- **Request A**: Copy the section of the passage on evidence for Jesus' identity that opens with "Jesus points to" and closes with "lead to belief.", swapping in "deeds" wherever "works" appears.
- **Request B**: Pick up the passage on evidence for Jesus' identity after its final sentence and carry it on.

We see in this account two ways in which Jesus consistently gave evidence or proof for his identity: miraculous signs and Biblical prophecy. Jesus demonstrated his identity to John’s disciples by first performing miracles and then directing them to scripture that attests that he is the expected savior (compare Jesus’ words to Isaiah 61:1-2). Instead of expecting the questioners to believe without evidence, Jesus sends them away with two powerful forms of confirmatory evidence.

Jesus points to his miracles as evidence of his identity in an altercation with unbelieving Jews. They threatened to stone him because, in their eyes, he had committed blasphemy by “claim(ing) to be God” by saying, “I and the Father are one.” (John 10:30,33). Jesus responds, “If I am not doing the works of my Father, then do not believe me; but if I do them, even though you do not believe me, believe the works, that you may know and understand that the Father is in me and I am in the Father.” (John 10:37-38). Once again, Jesus’ response completely undercuts the claim that faith is belief without evidence. Even though the unbelieving Jews don’t believe in Jesus’ claim to be the Son of God, he points them to his works as evidence that should lead to belief.

In another altercation, the scribes and Pharisees approach Jesus asking for a sign of his authority. Knowing that their intentions were not genuine, Jesus refuses their request but does give a prophetic sign saying, “An evil and adulterous generation seeks for a sign, but no sign will be given to it except the sign of the prophet Jonah. For just as Johah was three days and three nights in the belly of the great fish, so will the Son of Man be three days and three nights in the heart of the earth.” Although Jesus denies their immediate request, he ends up giving a prediction of the greatest evidence for his identity: his resurrection. Once again, this evidence is connected to the Old Testament scriptures, which weave a narrative of God’s redemptive work that further confirms Jesus' work and identity as Messiah. 

After Jesus death and resurrection, his disciples took the baton in preaching the gospel and continued to prove the truthfulness of their message through miracles and Old Testament prophecy, but also added their eye-witness testimony of the resurrection as an added line of evidence. These three types of verification are woven throughout the early church and all three can be seen in an incident that occurred soon after the resurrection (See Acts 3:1 - 4:4 for the entire text). Peter and John healed a lame beggar as they were walking to the temple and the onlookers were astounded by this miracle. As a crowd gathered, Peter shared the good news of the forgiveness of sins through Jesus, “whom God raised from the dead” and declared, “To this we are witnesses.” (Acts 3:15). He also tied these events to Old Testament Scripture by explaining, “Brothers, I know that you acted in ignorance, as did your rulers (when they crucified Jesus). But what God foretold by the mouth of all the prophets, that his Christ would suffer, he thus fulfilled.” (Acts 3:17-18). As a result of these three lines of evidence - miracles, eye-witness testimony, and Old Testament prophecy - “many of those who had heard the word believed, and the number of the men came to about five thousand.” (Acts 4:4)

- **Records shown**:
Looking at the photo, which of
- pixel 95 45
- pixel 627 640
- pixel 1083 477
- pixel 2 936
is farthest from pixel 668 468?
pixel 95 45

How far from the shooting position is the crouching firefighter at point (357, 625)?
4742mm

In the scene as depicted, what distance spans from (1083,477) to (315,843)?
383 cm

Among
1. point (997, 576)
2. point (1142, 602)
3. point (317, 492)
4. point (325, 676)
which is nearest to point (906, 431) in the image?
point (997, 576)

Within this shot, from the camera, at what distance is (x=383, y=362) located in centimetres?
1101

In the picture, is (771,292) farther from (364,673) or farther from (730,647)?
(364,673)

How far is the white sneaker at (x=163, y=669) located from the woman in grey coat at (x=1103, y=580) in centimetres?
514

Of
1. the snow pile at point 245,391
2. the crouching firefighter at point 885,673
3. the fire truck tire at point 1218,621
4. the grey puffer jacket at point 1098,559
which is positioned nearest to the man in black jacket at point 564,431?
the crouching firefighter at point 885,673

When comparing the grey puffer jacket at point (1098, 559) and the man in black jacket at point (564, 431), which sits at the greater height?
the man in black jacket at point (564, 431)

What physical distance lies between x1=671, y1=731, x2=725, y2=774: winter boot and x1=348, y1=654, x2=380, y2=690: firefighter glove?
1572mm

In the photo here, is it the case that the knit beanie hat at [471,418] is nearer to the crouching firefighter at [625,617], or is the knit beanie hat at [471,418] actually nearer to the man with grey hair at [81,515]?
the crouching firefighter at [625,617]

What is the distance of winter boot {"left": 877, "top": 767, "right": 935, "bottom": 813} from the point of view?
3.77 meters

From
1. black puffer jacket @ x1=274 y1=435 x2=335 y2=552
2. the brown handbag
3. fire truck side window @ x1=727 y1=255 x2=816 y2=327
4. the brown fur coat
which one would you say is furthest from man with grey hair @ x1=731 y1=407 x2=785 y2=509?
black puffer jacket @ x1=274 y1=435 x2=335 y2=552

- **Task answer A**:
Jesus points to his miracles as evidence of his identity in an altercation with unbelieving Jews. They threatened to stone him because, in their eyes, he had committed blasphemy by “claim(ing) to be God” by saying, “I and the Father are one.” (John 10:30,33). Jesus responds, “If I am not doing the deeds of my Father, then do not believe me; but if I do them, even though you do not believe me, believe the deeds, that you may know and understand that the Father is in me and I am in the Father.” (John 10:37-38). Once again, Jesus’ response completely undercuts the claim that faith is belief without evidence. Even though the unbelieving Jews don’t believe in Jesus’ claim to be the Son of God, he points them to his deeds as evidence that should lead to belief.

- **Task answer B**:
The earliest surviving creed of the early church, which likely dates to within three years of the resurrection, incorporates both eye-witness testimony and Old Testament prophecy. This is one of the earliest teachings of the Christian church and it is clear that faith is supported by evidence, not held in absence of evidence.

For I delivered to you as of first importance what I also received: that Christ died for our sins in accordance with the Scriptures, that he was buried, that he was raised on the third day in accordance with the Scriptures, and that he appeared to Cephas, then to the twelve. Then he appeared to more than five hundred brothers at one time, most of whom are still alive, though some have fallen asleep. Then he appeared to James, then to all the apostles. Last of all, as to one untimely born, he appeared also to me. (1 Corinthians 15:3-8, emphasis added)

These two examples are not isolated occurrences. The apostles healed many people, drove out evil spirits and performed miraculous signs; as a result, many people came to believe in the Lord (Acts 5:12, Acts 8:6-7, Acts 9:32-42, Acts 13:6-12, Acts 14:8-10, Acts 16:16-18, Acts 19:11-12). The Apostle Paul’s routine on his evangelistic missions was to go to the synagogues and reason from the Old Testament scriptures to provide evidence that Jesus is the Christ (Acts 17:2-4, Acts 17:17, Acts 18:4, Acts 18:9). The Bereans are praised for having noble character because they received the gospel with eagerness and examined the Scriptures to see if what Paul said was true (Acts 17:11). The apostles routinely appealed to their status as eye-witnesses of the resurrection and the life of Jesus in their public sermons and letters to the churches (Acts 2:32, 1 John 1:3, 2 Peter 1:16). Hopefully, this landslide of examples proves beyond a shadow of a doubt that Christian faith is not belief without evidence.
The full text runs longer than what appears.